To create a fairer AI dataset, Facebook urges people to share their age and gender

To create a fairer AI dataset, Facebook urges people to share their age and gender

Tech News: To create a fairer AI dataset, Facebook urges people to share their age and gender.

Facebook is sharing a new and diverse dataset with the wider AI community. In an announcement detected by VentureBeat, the company says researchers want to use the collection, called Casual Conversations, to test their machine learning patterns for bias. The dataset includes 3,011 people in 45,186 videos and is named after from the fact that these people give unscripted answers to the company’s questions.

Importantly, casual conversations involve paid actors to whom Facebook explicitly asked to disclose their age and gender. The company also hired trained professionals to label subjects’ ambient light and skin tones according to the Fitzpatrick scale, a system developed by dermatologists to classify human skin tones. Facebook states that the dataset is the first of its kind.

You don’t have to look far to find examples of bias in AI. A recent study found that face recognition and analysis programs like Face ++ rate the faces of black men more angry than their white counterparts, even when both men are smiling. The same flaws have permeated consumer AI software. In 2015, Google changed Photos to no longer use a label after software engineer Jacky Alciné discovered that the app misidentified his black friends as “gorillas.”

Many of these problems can be traced back to the datasets organizations use to train their software, and this is where an initiative like this can help.
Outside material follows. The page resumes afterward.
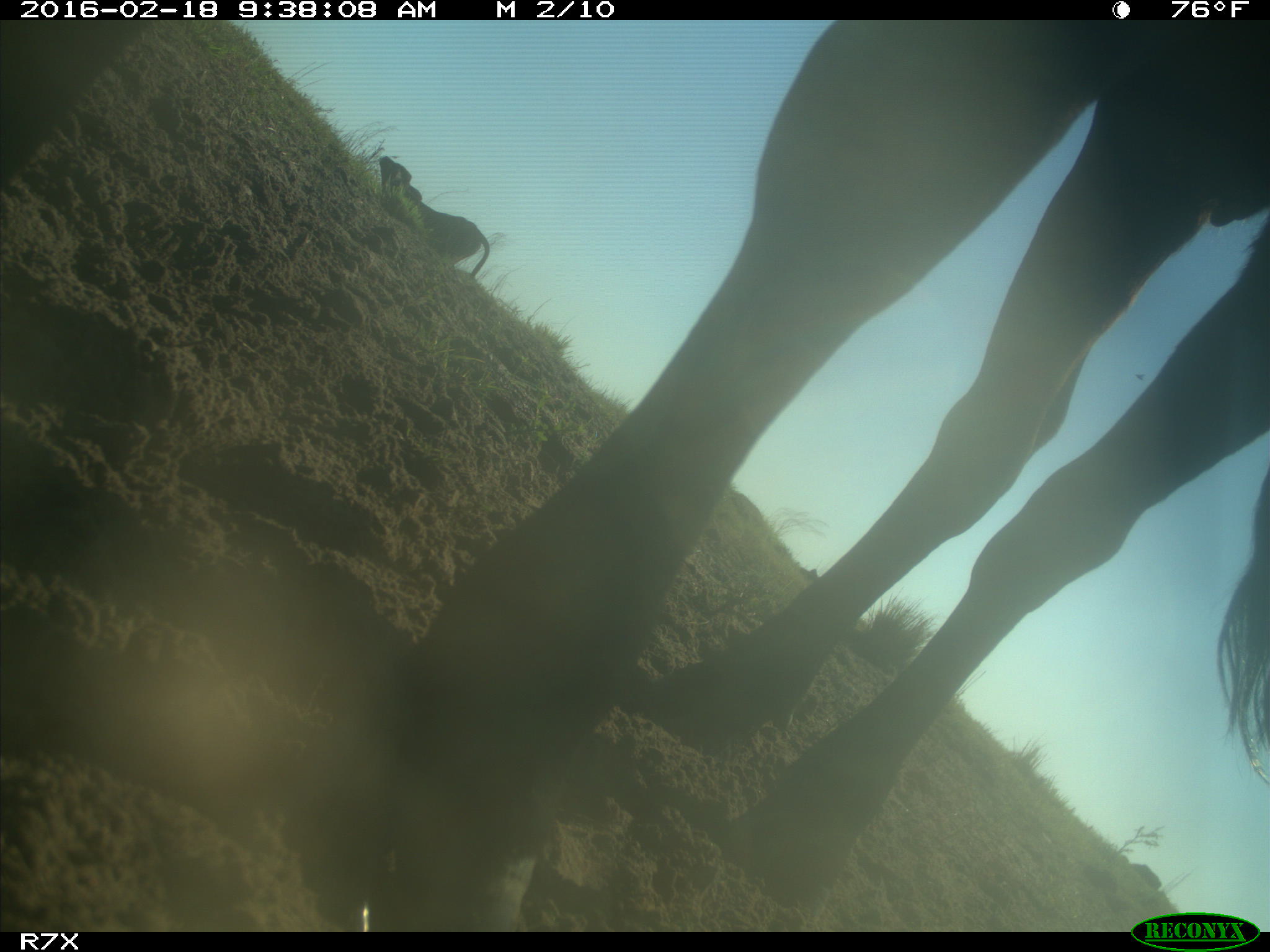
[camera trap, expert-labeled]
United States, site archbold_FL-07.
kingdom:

A recent MIT study of popular machine learning datasets found that about 3.4 percent of the data in those collections were inaccurate or mislabeled.

Although Facebook describes Casual Conversations as a “good brave first step forward,” admits the dataset isn’t perfect. For starters, it only contains people from the United States. The company also did not ask participants about their ethnicity and, when it came to gender, the only options were “male”, “female” and “other”. However, the company plans to make the dataset more inclusive in the next year.